Hinter genügend fahrbereit steckt mehr als vermutet

Was kann man von einem neun Jahre alten Gebrauchtwagen mit 150.000 Kilometer auf dem Buckel, den der Händler mit „genügend fahrbereit“ bewertet, schon groß erwarten?
 
Dass er zumindest eine Reise nach Deutschland übersteht.
 
Das von Anwalt Gerhard Deinhofer erkämpfte Urteil des Bezirksgerichts für Handelssachen Wien ist rechtskräftig, und es ist beruhigend für alle Gebrauchtwagenkäufer. Für einen Mangel, steht da, der bereits bei Abschluss des Kaufvertrages (versteckt) vorhanden ist, muss der Händler nach seiner Gewährleistungspflicht die Haftung übernehmen.
 
Auch bei Fahrzeugen in der Gruppe 3, „genügend fahrbereit“, die auf Grund der ÖNORM für die Einstufung des Zustandes nach „besonders gut“ und „gut“ und vor „defekt“ rangiert.
 
Der Wiener hatte den VW Passat, Baujahr 1993, für 4200 Euro gekauft und eine Überprüfung auf seine Verkehrssicherheit durchführen lassen. Ein vollständiges Service wurde nicht gemacht.
 
Wenige Wochen nach dem Kauf fuhr der Mann mit dem Wagen nach Deutschland. Auf der Autobahn riss der Zahnriemen, ein besonders heikler Bauteil, was zu einem kapitalen Motorschaden führte. Da der Lenker den Händler in Wien telefonisch nicht erreichen konnte, ließ er den Passat vom ADAC abschleppen.

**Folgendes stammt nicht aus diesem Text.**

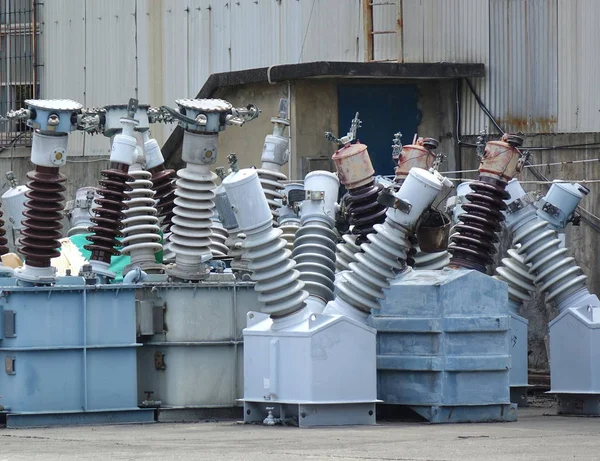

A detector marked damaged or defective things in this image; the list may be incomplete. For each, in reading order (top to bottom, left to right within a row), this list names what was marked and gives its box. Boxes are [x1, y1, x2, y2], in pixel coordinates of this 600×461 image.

rusted equipment [446, 131, 524, 272]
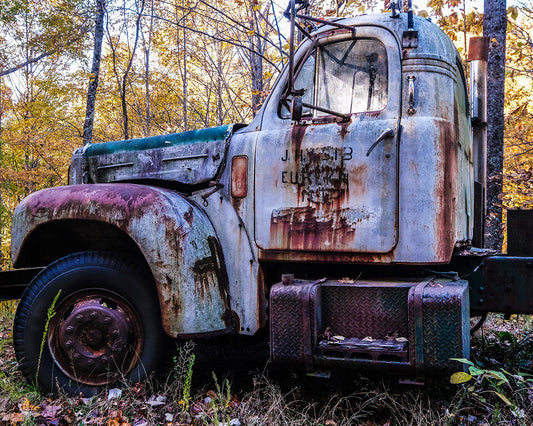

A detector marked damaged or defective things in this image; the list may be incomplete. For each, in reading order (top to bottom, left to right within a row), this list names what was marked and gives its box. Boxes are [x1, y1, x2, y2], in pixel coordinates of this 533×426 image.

Der Gebrauchtwagenverkäufer zeigte sich großzügig, ließ freiwillig einen neuen Motor einbauen und stellte dem Käufer für die Zeit der Reparatur einen Leihwagen zur
 
Verfügung. Die Abschleppkosten von 1200 Euro wollte er aber nicht auch noch übernehmen.
 
KLASSISCH Das Gericht verurteilte ihn jedoch dazu. Die Auslagen des Käufers für den Rücktransport des Wagens wurden als „klassischer Mangelfolgeschaden“ qualifiziert.

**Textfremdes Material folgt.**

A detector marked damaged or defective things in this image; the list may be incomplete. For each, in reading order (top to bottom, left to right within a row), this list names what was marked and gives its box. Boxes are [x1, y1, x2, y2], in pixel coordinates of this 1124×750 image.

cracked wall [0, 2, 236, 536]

Dass der Zahnriemenriss und damit der Motorschaden zu Lasten des Händlers geht, war keine große Frage. So ein Zahnriemen muss bei dieser Fahrzeugtype alle 30.000 km optisch kontrolliert und spätestens nach 120.000 km erneuert werden. Der gegenständliche war noch das Original, bereits sehr verschlissen und bei 150.000 km eben am Ende.
 
Ein Mangel, den der Händler hätte beheben oder worauf er zumindest hätte aufmerksam machen müssen.